## The exercise
Copy out the rows word for word, starting at the line that contains "From what is" and ending at the line that contains "528 centimetres", with both of those lines included.

## Data excerpts
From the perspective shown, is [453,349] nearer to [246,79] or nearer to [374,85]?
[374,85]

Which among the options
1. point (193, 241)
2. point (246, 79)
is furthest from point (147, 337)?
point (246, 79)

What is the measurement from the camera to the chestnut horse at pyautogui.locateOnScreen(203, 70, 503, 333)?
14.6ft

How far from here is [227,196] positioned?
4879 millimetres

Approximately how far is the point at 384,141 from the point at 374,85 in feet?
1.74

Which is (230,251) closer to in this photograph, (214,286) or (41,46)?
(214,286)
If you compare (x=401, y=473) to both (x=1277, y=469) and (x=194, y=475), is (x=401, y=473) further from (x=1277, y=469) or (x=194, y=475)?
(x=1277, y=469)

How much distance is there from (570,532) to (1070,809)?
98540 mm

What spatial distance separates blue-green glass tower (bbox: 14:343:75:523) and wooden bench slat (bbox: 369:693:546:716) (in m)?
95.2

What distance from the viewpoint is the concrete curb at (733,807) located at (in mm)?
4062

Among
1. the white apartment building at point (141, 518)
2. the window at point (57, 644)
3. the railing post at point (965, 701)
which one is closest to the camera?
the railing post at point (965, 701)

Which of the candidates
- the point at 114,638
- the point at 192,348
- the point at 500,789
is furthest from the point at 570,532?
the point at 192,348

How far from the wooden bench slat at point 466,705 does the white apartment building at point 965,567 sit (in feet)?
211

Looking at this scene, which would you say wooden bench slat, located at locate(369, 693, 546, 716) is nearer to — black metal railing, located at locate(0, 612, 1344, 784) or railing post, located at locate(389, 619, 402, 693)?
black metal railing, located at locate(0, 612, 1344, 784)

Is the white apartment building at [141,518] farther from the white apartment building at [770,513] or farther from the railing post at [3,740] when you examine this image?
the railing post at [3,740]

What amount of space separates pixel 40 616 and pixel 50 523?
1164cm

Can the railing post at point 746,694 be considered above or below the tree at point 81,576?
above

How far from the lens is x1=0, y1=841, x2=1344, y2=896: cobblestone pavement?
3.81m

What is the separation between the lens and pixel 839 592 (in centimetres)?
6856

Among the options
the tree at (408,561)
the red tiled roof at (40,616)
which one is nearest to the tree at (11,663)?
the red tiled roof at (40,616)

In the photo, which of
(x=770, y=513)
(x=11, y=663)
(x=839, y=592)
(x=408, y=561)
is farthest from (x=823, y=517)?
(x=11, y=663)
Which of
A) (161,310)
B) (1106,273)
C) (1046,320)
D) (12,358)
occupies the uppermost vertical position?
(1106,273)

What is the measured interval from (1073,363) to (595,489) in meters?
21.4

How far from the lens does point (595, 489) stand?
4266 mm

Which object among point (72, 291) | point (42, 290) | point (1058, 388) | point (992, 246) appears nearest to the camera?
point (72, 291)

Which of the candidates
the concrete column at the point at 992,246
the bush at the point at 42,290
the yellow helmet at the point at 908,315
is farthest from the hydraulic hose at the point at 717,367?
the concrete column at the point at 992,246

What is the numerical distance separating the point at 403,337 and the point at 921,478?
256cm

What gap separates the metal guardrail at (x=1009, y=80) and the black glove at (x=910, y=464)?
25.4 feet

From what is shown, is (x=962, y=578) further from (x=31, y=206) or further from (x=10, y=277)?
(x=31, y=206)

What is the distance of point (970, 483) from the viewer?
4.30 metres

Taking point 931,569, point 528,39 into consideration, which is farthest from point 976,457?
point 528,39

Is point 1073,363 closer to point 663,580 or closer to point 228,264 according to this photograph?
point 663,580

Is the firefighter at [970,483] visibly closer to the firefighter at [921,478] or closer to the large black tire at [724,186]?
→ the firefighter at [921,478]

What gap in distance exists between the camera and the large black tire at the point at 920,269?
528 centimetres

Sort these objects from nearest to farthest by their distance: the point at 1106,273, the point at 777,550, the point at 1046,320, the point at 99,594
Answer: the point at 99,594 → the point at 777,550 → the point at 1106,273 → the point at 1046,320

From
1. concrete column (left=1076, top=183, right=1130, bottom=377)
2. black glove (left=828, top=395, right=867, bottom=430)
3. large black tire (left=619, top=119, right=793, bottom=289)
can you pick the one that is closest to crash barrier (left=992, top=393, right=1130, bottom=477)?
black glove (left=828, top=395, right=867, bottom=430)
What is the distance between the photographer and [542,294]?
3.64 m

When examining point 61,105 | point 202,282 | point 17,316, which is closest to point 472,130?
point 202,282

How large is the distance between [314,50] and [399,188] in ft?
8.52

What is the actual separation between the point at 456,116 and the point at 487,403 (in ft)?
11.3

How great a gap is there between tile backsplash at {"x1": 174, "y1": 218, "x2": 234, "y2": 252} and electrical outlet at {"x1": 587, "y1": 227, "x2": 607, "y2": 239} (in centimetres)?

## Written response
From what is shown, is (x=962, y=578) further from (x=31, y=206) or further from (x=10, y=277)?
(x=31, y=206)

What is the distance of point (970, 483) from the viewer?
4.30 metres

Taking point 931,569, point 528,39 into consideration, which is farthest from point 976,457?
point 528,39

Is point 1073,363 closer to point 663,580 or closer to point 228,264 according to this photograph?
point 663,580

Is the firefighter at [970,483] visibly closer to the firefighter at [921,478] or closer to the large black tire at [724,186]?
→ the firefighter at [921,478]

What gap in distance exists between the camera and the large black tire at the point at 920,269?
528 centimetres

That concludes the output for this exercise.